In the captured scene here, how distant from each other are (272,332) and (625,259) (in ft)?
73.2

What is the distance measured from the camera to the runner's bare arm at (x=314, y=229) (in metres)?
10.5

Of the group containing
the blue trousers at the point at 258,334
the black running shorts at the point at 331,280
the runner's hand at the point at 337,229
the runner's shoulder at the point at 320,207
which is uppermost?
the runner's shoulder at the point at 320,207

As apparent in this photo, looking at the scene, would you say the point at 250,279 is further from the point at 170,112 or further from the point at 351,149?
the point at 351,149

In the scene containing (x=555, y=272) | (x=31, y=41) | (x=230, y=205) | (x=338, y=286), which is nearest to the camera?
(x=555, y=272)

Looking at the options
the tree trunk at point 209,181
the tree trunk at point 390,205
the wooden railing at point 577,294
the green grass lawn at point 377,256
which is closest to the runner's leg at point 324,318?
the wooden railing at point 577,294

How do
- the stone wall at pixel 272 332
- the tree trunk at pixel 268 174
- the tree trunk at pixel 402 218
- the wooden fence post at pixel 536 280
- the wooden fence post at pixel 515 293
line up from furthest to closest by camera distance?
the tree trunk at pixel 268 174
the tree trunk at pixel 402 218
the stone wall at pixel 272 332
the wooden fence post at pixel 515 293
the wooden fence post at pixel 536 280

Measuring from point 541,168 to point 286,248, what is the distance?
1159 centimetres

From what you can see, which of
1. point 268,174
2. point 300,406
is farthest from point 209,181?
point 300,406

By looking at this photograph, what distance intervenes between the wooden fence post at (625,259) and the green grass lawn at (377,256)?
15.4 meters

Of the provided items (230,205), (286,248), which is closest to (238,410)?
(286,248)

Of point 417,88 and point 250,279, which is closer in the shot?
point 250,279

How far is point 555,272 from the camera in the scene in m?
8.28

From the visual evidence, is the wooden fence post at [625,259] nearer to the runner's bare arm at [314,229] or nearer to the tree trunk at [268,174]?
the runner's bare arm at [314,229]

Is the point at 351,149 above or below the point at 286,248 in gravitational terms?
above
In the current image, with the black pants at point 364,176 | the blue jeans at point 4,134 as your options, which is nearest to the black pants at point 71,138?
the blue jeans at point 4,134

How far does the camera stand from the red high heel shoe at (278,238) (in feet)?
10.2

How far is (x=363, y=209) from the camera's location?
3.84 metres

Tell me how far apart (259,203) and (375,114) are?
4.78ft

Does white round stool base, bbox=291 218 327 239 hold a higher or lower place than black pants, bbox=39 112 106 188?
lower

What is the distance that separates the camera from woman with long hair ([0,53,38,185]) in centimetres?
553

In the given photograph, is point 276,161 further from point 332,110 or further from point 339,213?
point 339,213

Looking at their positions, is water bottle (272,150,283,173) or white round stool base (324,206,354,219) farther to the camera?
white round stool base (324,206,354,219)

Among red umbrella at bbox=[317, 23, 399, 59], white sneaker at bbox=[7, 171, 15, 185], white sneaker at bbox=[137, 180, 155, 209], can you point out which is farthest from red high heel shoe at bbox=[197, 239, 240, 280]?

⁂

-- TASK STATEMENT --
Rewrite all the records above, swapping each "green grass lawn" for "grassy field" and leaving every other word as it is.

-- OUTPUT --
In the captured scene here, how distant from each other are (272,332) and (625,259) (in ft)?
73.2

What is the distance measured from the camera to the runner's bare arm at (x=314, y=229) (in metres)?
10.5

Of the group containing
the blue trousers at the point at 258,334
the black running shorts at the point at 331,280
the runner's hand at the point at 337,229
the runner's shoulder at the point at 320,207
which is uppermost?
the runner's shoulder at the point at 320,207

As apparent in this photo, looking at the scene, would you say the point at 250,279 is further from the point at 170,112 or further from the point at 351,149?
the point at 351,149

In the scene containing (x=555, y=272) | (x=31, y=41) | (x=230, y=205) | (x=338, y=286), which is nearest to the camera?
(x=555, y=272)

Looking at the options
the tree trunk at point 209,181
the tree trunk at point 390,205
the wooden railing at point 577,294
the grassy field at point 377,256
which is closest to the runner's leg at point 324,318?
the wooden railing at point 577,294

How do
- the stone wall at pixel 272 332
- the tree trunk at pixel 268 174
- the tree trunk at pixel 402 218
- the wooden fence post at pixel 536 280
- the wooden fence post at pixel 515 293
line up from furthest to closest by camera distance?
the tree trunk at pixel 268 174
the tree trunk at pixel 402 218
the stone wall at pixel 272 332
the wooden fence post at pixel 515 293
the wooden fence post at pixel 536 280

Measuring from point 541,168 to point 286,248, what is the distance?
1159 centimetres

From what you can see, which of
1. point 268,174
2. point 300,406
is farthest from point 209,181?
point 300,406

By looking at this photograph, what distance intervenes between the wooden fence post at (625,259) and the grassy field at (377,256)?
15.4 meters

Of the provided items (230,205), (286,248), which is closest to (238,410)?
(286,248)

Of point 417,88 and point 250,279, which is closer in the shot?
point 250,279

How far is point 555,272 from the camera in the scene in m?
8.28

From the visual evidence, is the wooden fence post at [625,259] nearer to the runner's bare arm at [314,229] or nearer to the tree trunk at [268,174]?
the runner's bare arm at [314,229]

Is the point at 351,149 above or below the point at 286,248 in gravitational terms?
above
In the current image, with the black pants at point 364,176 | the blue jeans at point 4,134 as your options, which is nearest to the black pants at point 71,138?
the blue jeans at point 4,134

How far does the camera stand from the red high heel shoe at (278,238) (in feet)?
10.2

How far is (x=363, y=209) from the camera's location?
3.84 metres

Tell me how far apart (259,203) and (375,114) are?
4.78ft

Does white round stool base, bbox=291 218 327 239 hold a higher or lower place than black pants, bbox=39 112 106 188?
lower

What is the distance that separates the camera from woman with long hair ([0,53,38,185]) in centimetres?
553

In the given photograph, is point 276,161 further from point 332,110 or further from point 339,213?
point 339,213

Looking at their positions, is water bottle (272,150,283,173) or white round stool base (324,206,354,219) farther to the camera?
white round stool base (324,206,354,219)

Among red umbrella at bbox=[317, 23, 399, 59], white sneaker at bbox=[7, 171, 15, 185], white sneaker at bbox=[137, 180, 155, 209], can you point out which is farthest from red high heel shoe at bbox=[197, 239, 240, 280]?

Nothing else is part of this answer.